PDA

View Full Version : Having a hard time getting all the files from the site.


mike.humphrey275139
10-06-2011, 02:47 PM
Hi guys,

I have Site Import 2.1 and am having a hard time getting all the files from the web site.

There is one specific directory I want to get all the files from but your tool is only pulling down specific one, though they all have the same file type extention: ".asp" in that directory.

The last 4 hours of the site import was downloading files I had no interest in but there was no way I could choose which directories I wanted and which ones I didn't want downloaded to my PC; the site is pretty big.

I increased the maximum pages from 7000 to 20,000 but it still went to max.

Run time: 14:11:25
Import URL http://archive.catholic.com
Local path: G:/Websites/
Total files 20917

Progress

Levels deep 3797
Pages in queue 0

It downloaded this file:
http://archive.catholic.com/thisrock/1991/9101qq.asp
but not this:
http://archive.catholic.com/thisrock/1991/9101frs.asp

I searched the WAImportLog.txt file and a search on "9101frs" came up:
Not found in the current document?

Any ideas? Why would I upgrade to SI 3.0 if SI 2.1 doesn't work?

Mike a current customer.
e-mail: mike.humphrey@rcn.com

Jason Byrnes
10-06-2011, 05:21 PM
site import works by following the a href links in your site to find linked pages that are part of your domain.

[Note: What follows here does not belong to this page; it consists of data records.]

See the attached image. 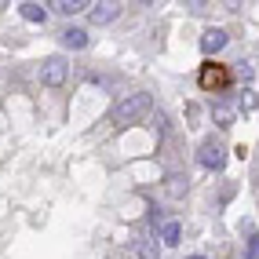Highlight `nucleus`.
<instances>
[{
    "instance_id": "3",
    "label": "nucleus",
    "mask_w": 259,
    "mask_h": 259,
    "mask_svg": "<svg viewBox=\"0 0 259 259\" xmlns=\"http://www.w3.org/2000/svg\"><path fill=\"white\" fill-rule=\"evenodd\" d=\"M227 84H230L227 66H219V62H204V66H201V88H204V92H223Z\"/></svg>"
},
{
    "instance_id": "10",
    "label": "nucleus",
    "mask_w": 259,
    "mask_h": 259,
    "mask_svg": "<svg viewBox=\"0 0 259 259\" xmlns=\"http://www.w3.org/2000/svg\"><path fill=\"white\" fill-rule=\"evenodd\" d=\"M19 15L26 22H44L48 19V8H40V4H33V0H26V4H19Z\"/></svg>"
},
{
    "instance_id": "5",
    "label": "nucleus",
    "mask_w": 259,
    "mask_h": 259,
    "mask_svg": "<svg viewBox=\"0 0 259 259\" xmlns=\"http://www.w3.org/2000/svg\"><path fill=\"white\" fill-rule=\"evenodd\" d=\"M227 29H204V37H201V51L204 55H215V51H223L227 48Z\"/></svg>"
},
{
    "instance_id": "11",
    "label": "nucleus",
    "mask_w": 259,
    "mask_h": 259,
    "mask_svg": "<svg viewBox=\"0 0 259 259\" xmlns=\"http://www.w3.org/2000/svg\"><path fill=\"white\" fill-rule=\"evenodd\" d=\"M135 255H139V259H161V245L153 237H143L139 245H135Z\"/></svg>"
},
{
    "instance_id": "12",
    "label": "nucleus",
    "mask_w": 259,
    "mask_h": 259,
    "mask_svg": "<svg viewBox=\"0 0 259 259\" xmlns=\"http://www.w3.org/2000/svg\"><path fill=\"white\" fill-rule=\"evenodd\" d=\"M164 190H168V197H186V176H168Z\"/></svg>"
},
{
    "instance_id": "6",
    "label": "nucleus",
    "mask_w": 259,
    "mask_h": 259,
    "mask_svg": "<svg viewBox=\"0 0 259 259\" xmlns=\"http://www.w3.org/2000/svg\"><path fill=\"white\" fill-rule=\"evenodd\" d=\"M117 15H120V4H113V0H106V4H92V22H95V26L113 22Z\"/></svg>"
},
{
    "instance_id": "1",
    "label": "nucleus",
    "mask_w": 259,
    "mask_h": 259,
    "mask_svg": "<svg viewBox=\"0 0 259 259\" xmlns=\"http://www.w3.org/2000/svg\"><path fill=\"white\" fill-rule=\"evenodd\" d=\"M150 110H153V99H150L146 92H132V95H124V99L113 106V124H117V128L139 124V120H143Z\"/></svg>"
},
{
    "instance_id": "7",
    "label": "nucleus",
    "mask_w": 259,
    "mask_h": 259,
    "mask_svg": "<svg viewBox=\"0 0 259 259\" xmlns=\"http://www.w3.org/2000/svg\"><path fill=\"white\" fill-rule=\"evenodd\" d=\"M59 40L70 48V51H84V48H88V33H84V29H62Z\"/></svg>"
},
{
    "instance_id": "13",
    "label": "nucleus",
    "mask_w": 259,
    "mask_h": 259,
    "mask_svg": "<svg viewBox=\"0 0 259 259\" xmlns=\"http://www.w3.org/2000/svg\"><path fill=\"white\" fill-rule=\"evenodd\" d=\"M179 237H183L179 223H164V230H161V241H164V245H179Z\"/></svg>"
},
{
    "instance_id": "2",
    "label": "nucleus",
    "mask_w": 259,
    "mask_h": 259,
    "mask_svg": "<svg viewBox=\"0 0 259 259\" xmlns=\"http://www.w3.org/2000/svg\"><path fill=\"white\" fill-rule=\"evenodd\" d=\"M66 77H70V62H66V59H59V55L44 59V66H40V80L48 84V88H59V84H66Z\"/></svg>"
},
{
    "instance_id": "15",
    "label": "nucleus",
    "mask_w": 259,
    "mask_h": 259,
    "mask_svg": "<svg viewBox=\"0 0 259 259\" xmlns=\"http://www.w3.org/2000/svg\"><path fill=\"white\" fill-rule=\"evenodd\" d=\"M248 259H259V237L248 241Z\"/></svg>"
},
{
    "instance_id": "14",
    "label": "nucleus",
    "mask_w": 259,
    "mask_h": 259,
    "mask_svg": "<svg viewBox=\"0 0 259 259\" xmlns=\"http://www.w3.org/2000/svg\"><path fill=\"white\" fill-rule=\"evenodd\" d=\"M259 106V95L255 92H241V99H237V110H245V113H252Z\"/></svg>"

I dont see any links to the /thisrock/1991/9101frs.asp file you are trying to download on your site, the link to that file I can see is using a full URL to the following domain:
www.catholic.com

<a href="http://www.catholic.com/thisrock/1991/9101frs.asp">Fathers Know Best</a>


but this is not the same domain you have chosen to import:
http://archive.catholic.com

since the link points to a different domain, it is being ignored.